## START Excerpted passage

Again, we are not running a metrology lab nor do our measurements approach
those of HP, R&S, Tek, and others. Something my PhD friends tell me is
that error analysis and assignment of error bars is no longer taught - not
even at CU/Boulder. I had a required course dedicated to that musing to
obtain my Physics degree some 50+ years ago at Michigan State U.
The students today have no idea how the error bar is established or even
what it truly indicates. Several of us have tried introducing our STEM
students at LTO (Little Thompson Observatory <starkids.org>) to the concept
of measurement errors and how they affect final outcomes. We usually get
wrinkled foreheads and "why".
Yes, 5 parts in E-5 is -86 dB. Yes, the HP 8753C noise floor can measure
below that. But, not our inexpensive NANOVNAs. Mine typically shows a
noise floor of -60 dB, depending on frequency and measurement type.
Again, thank you to those who put these VNAs at a reachable price in the
hands of us amateurs and those who want to learn the "fine points" of RF
engineering.
Never measure the temperature with more than one thermometer.
Never determine the time of day with more than one Cesium clock.
Never determine _________with more than one _________.
Dave - W?LEV
"sig figs" is taught in high school and undergrad.
If you do any sort of hard science classes they cover measurement uncertainties as part of the class (e.g. in lab) - Most lab classes discuss this (Undergrad chem lab certainly does).
The more sophisticated stuff is covered in classes like numerical analysis - if you're doing signal processing, for instance, round off and error propagation are a big thing. Same with classes on numerical solutions of differential equations, in connection with things like Runge-Kutta. I doubt there's many classes that specifically care about "calibration uncertainty" - you're on your own with mfr notes and the professional literature.
As a grad student, you'd be expected to get this knowledge in some way - there are a variety of short courses offered by various government labs as well as industry. For instance NIST has annual meeting in certain fields, and there's often some short courses associated with it.

## END Excerpted passage
## START Data lines

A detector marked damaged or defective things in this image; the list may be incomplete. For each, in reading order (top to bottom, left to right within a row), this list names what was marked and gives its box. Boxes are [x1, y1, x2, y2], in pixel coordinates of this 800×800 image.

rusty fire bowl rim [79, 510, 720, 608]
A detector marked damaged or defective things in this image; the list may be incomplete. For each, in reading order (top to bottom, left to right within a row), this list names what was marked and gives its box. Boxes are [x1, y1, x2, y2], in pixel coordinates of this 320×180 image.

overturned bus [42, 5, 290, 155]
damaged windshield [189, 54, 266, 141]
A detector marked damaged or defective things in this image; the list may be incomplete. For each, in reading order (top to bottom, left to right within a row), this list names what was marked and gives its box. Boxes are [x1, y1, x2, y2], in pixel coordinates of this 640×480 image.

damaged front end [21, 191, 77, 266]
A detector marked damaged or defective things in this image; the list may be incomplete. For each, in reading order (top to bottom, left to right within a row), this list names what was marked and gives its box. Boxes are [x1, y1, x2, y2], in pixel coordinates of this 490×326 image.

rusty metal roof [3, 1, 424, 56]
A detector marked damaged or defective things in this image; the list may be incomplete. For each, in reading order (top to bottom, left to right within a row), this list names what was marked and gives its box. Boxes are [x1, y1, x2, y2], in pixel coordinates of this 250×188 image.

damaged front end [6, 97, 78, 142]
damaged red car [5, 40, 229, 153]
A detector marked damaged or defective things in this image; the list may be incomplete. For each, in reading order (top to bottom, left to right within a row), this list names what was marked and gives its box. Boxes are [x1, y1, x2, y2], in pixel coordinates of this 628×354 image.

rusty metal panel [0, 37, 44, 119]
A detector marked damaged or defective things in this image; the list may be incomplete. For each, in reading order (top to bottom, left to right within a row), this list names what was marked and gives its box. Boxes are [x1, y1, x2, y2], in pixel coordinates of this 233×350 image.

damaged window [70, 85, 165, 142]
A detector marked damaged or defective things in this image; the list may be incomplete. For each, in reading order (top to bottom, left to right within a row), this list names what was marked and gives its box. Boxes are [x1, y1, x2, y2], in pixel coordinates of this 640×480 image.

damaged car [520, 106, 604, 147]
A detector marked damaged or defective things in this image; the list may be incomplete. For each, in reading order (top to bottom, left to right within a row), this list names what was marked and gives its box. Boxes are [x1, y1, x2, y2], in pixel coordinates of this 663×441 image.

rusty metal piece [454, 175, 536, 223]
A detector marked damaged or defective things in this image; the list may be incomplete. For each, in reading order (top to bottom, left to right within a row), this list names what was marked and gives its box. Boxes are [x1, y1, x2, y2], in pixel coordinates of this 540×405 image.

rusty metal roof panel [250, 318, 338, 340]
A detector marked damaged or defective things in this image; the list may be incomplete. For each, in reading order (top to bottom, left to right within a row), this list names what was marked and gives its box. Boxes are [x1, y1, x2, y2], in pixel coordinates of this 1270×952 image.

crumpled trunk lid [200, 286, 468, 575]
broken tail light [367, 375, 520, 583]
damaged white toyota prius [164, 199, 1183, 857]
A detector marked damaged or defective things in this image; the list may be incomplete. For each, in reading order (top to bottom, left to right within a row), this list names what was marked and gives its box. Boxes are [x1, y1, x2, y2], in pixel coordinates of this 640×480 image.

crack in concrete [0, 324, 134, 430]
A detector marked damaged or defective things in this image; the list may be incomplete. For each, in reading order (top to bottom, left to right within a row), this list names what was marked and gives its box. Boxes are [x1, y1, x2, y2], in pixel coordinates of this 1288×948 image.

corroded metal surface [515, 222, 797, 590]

## END Data lines

- [Instructions to follow]:
Translate into Spanish this sentence from the thread on measurement error: "The students today have no idea how the error bar is established or even what it truly indicates."

- [Finished answer]:
Los estudiantes de hoy no tienen idea de cómo se establece la barra de error, ni siquiera de lo que realmente indica.